Jordan Peele was known for his comedic nature until recent years. Then in 2017 critics and box offices were taken by storm by the horror hit Get Out. Now he’s made his horror follow-up with Us, a horror movie where it’s revealed that different versions of people are out to get them. I’d also like to state that I’m not a big fan of horror as a genre. I like movies that make you think or creative concepts, but I’m not into slashers or being scared. I had to be convinced to see Get Out and that’s what convinced me to see Us.
We start off in 1986 with a girl (Madison Curry) watching a television and some odd scenes of rabbits in cages. The girl, Adelaide, and her family go to a carnival where they enjoy time together and the father gets overly enthusiastic about winning some games. The girl wanders away and into a house of mirrors. She gets progressively more scared as the power goes out and she hears a noise. She tries whistling to calm herself, someone whistles back. She starts running bumping into a mirror that she though led her to the exit. Adelaide eventually finds another girl standing still. Adelaide turns around and it looks just like the other girl, and Adelaide screams.

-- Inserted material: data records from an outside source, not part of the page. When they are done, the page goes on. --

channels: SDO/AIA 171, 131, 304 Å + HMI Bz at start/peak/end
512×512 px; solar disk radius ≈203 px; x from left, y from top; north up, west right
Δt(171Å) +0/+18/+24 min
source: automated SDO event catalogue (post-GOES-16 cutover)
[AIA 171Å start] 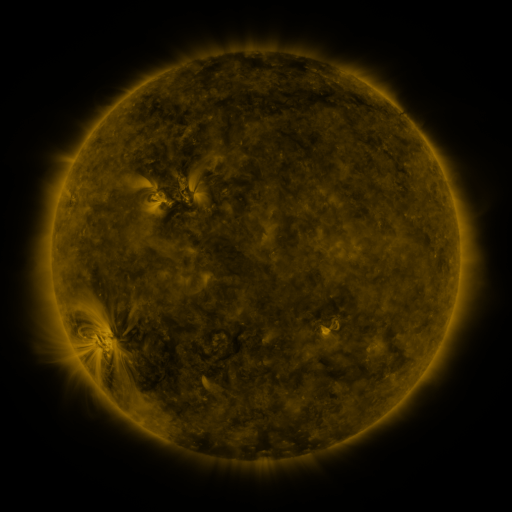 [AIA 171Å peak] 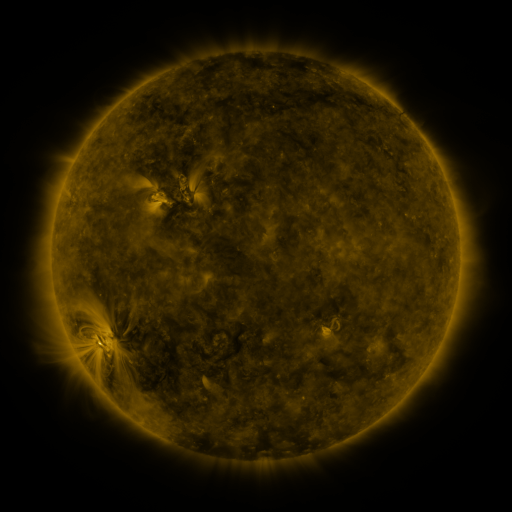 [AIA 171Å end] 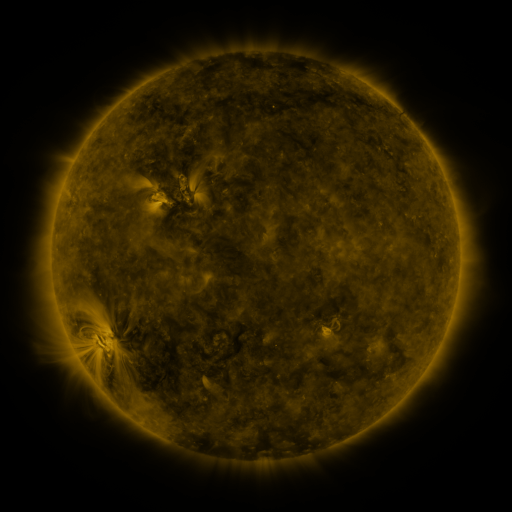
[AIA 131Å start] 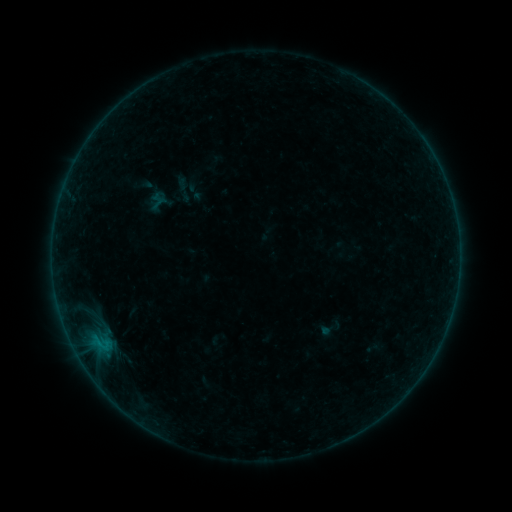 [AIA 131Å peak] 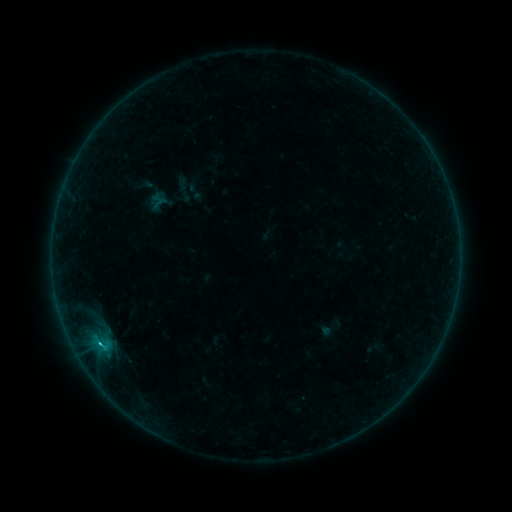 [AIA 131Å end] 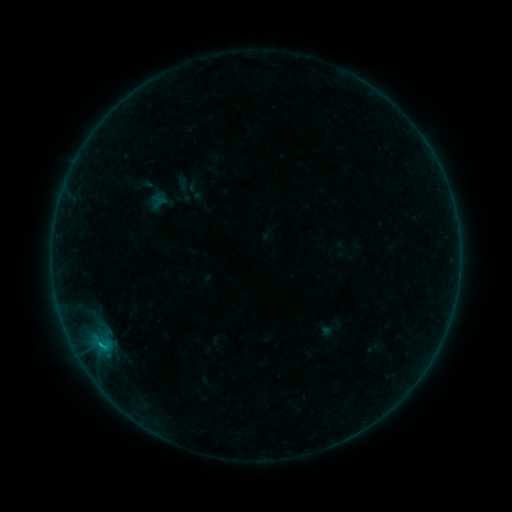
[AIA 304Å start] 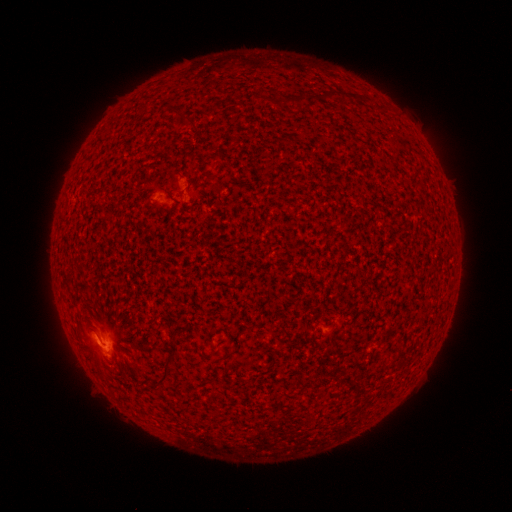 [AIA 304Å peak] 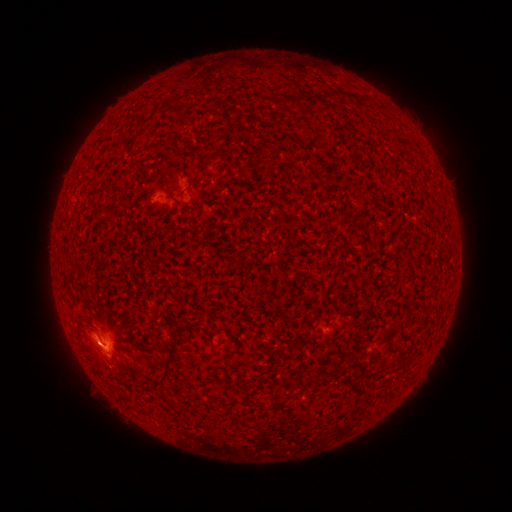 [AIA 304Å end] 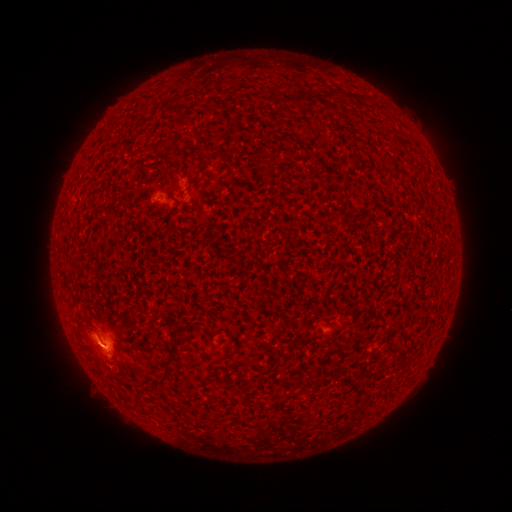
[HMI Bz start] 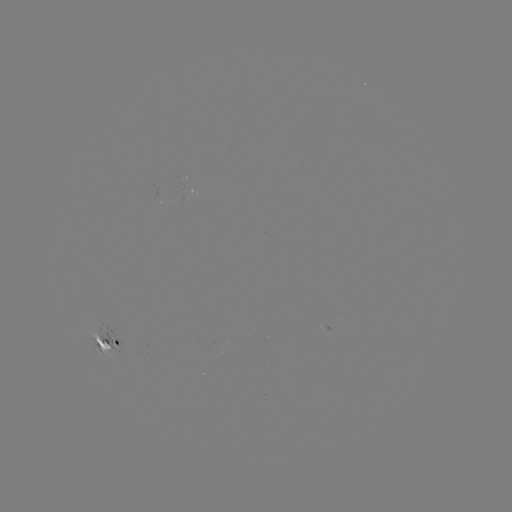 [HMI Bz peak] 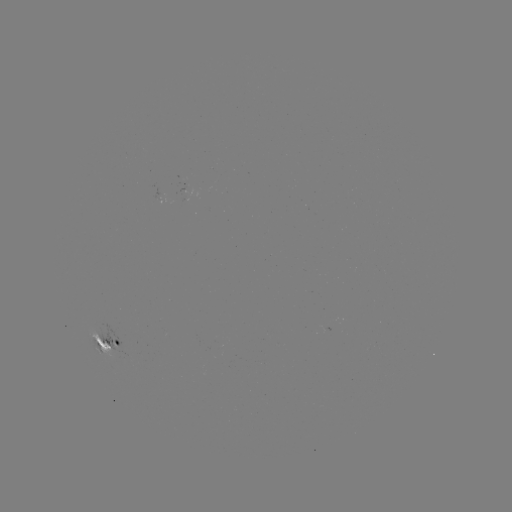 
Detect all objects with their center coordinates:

After the incident we see that Adelaide had to go through some therapy for the incident and she wasn’t speaking after it. Then we cut to modern day with a family traveling in a car, the mother a grown-up Adelaide Wilson (Lupita Nyong’o). They share a scene bonding over the music. We see them interacting in their summer house where the father, Gabe Wilson (Winston Duke), reveals he bought a boat. They end up going to the beach the next day despite Adelaide initially objecting. The son, Jason Wilson (Evan Alex) gets lost. Adelaide starts to panic as her son is lost at the beach and she looks around and eventually finds him.
They end up going to the summer house from the beach and Adelaide expresses that she wants to go home. She feels like something is wrong and shares her childhood experience of seeing herself to her disbelieving husband. He agrees and they all get ready for bed. Soon after they see a family standing outside in the driveway. The husband is calm at first, but Adelaide immediately asks to call 911. Adelaide tells her daughter, Zora Wilson (Shahadi Wright Joseph) to get her running shoes on. Eventually the family approaches the house and it’s revealed that they all look like the family.
This movie has an interesting premise for sure. The characters all have their own struggles to overcome which make them much more interesting at the start. There’s likely a deeper meaning to the struggles of the characters, but I don’t want to spoil too much with speculation. To me, this was more frightening than Get Out but not as intriguing. It’s a movie that’s worth talking about after seeing, but it’s not as an enthusiastic recommendation to me. There are still some comedic moments in this one that help break up the dark atmosphere. Rated R.